> [Brano]
Mia figlia è arrivata dopo uno stupro. So che altre avrebbero abortito al posto mio ma io non me la sono sentita. Ho preferito trasformare una cosa brutta in qualcosa che fosse veramente mio. La mia gravidanza, quello che succedeva al mio corpo, mia figlia, il mio dolore, le mie doglie, la mia scelta. Volevo almeno determinare un pezzo del mio percorso dopo aver subito una violenza.
Per me lo stupro è stato soprattutto questo: qualcuno mi ha tolto il diritto di scegliere cosa fare nella mia vita, nella sessualità. Qualcuno ha deciso anche al posto mio e senza curarsi di nulla mi ha anche messo incinta. A quel punto accanto a me c’erano persone comprensive che mi consigliavano di abortire, e ancora pensavo che qualcuno volesse sostituirsi a me. Avevo addosso questa brutta sensazione. E io volevo solo riappropriarmi del diritto di scegliere senza tenere conto dell’opinione di nessuno.

> [Consegna 1]
Nel brano sulla gravidanza seguita a uno stupro, che cosa consigliavano di fare le persone comprensive vicine a chi scrive?
> [Consegna 2]
Scrivi il seguito del brano sulla gravidanza seguita a uno stupro, riprendendo subito dopo la sua ultima frase.
I dati non hanno alcun legame con il brano.

> [I dati]
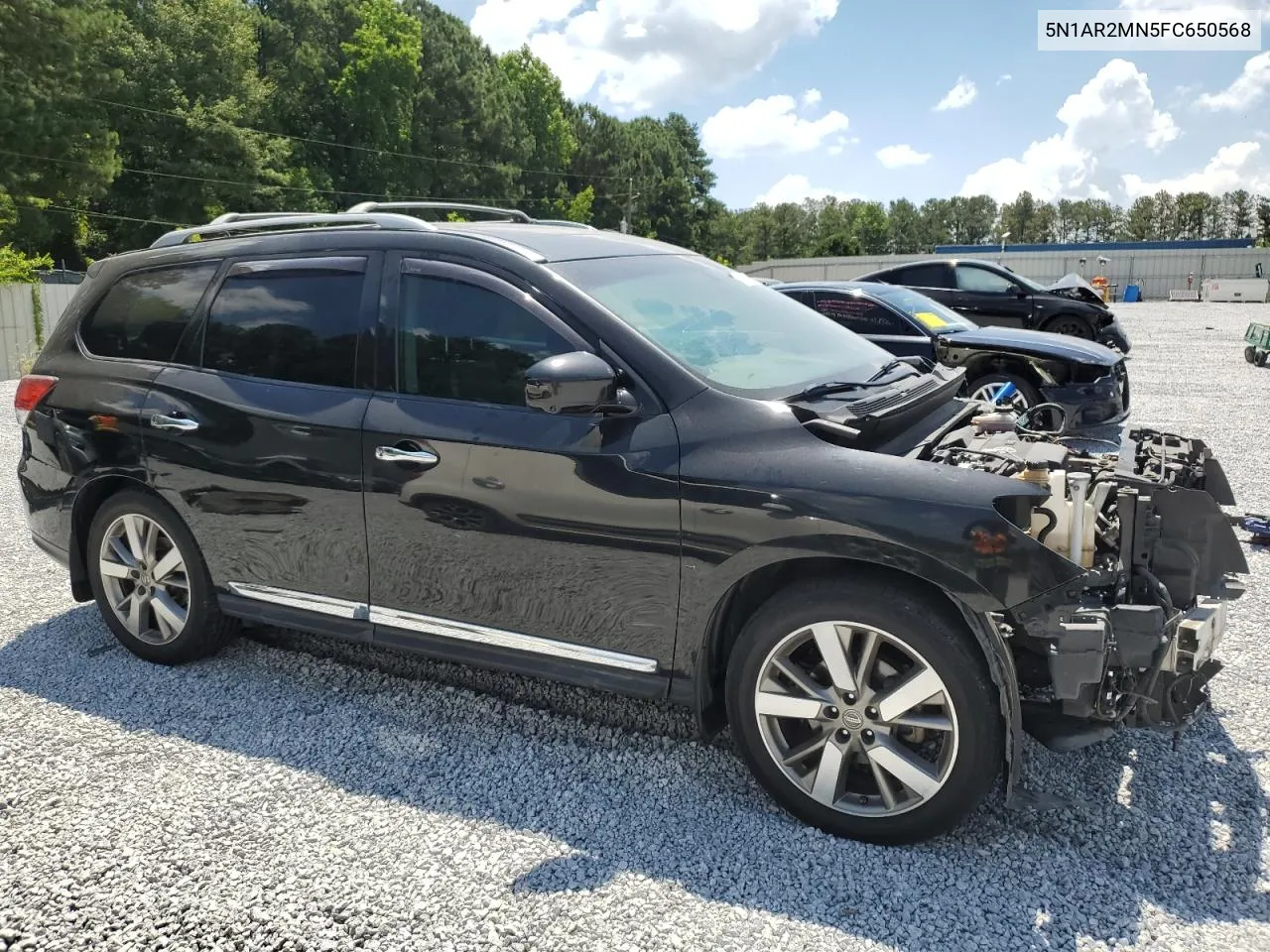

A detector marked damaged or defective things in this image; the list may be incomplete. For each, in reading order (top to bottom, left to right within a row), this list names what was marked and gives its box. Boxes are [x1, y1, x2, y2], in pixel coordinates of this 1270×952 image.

wrecked black sedan [778, 282, 1127, 432]
damaged front end [921, 420, 1254, 754]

> [Risposta 1]
Consigliavano di abortire.

> [Risposta 2]
Non avevo nessuna intenzione di dimenticare lo stupro, perché per me è un monito perenne che mi ricorda cos’è l’autoritarismo. Ora lo percepisco lontano un miglio e quel che voglio è che mia figlia abbia invece il diritto di decidere della propria vita. Così l’ho voluta, e non per ideale antiabortista, perché io sono fermamente convinta che una donna debba poter scegliere di abortire se lo vuole. Chi obbliga le donne a tenere un figlio che non vogliono è autoritario tanto quanto il mio stupratore. Per me è assolutamente la stessa cosa.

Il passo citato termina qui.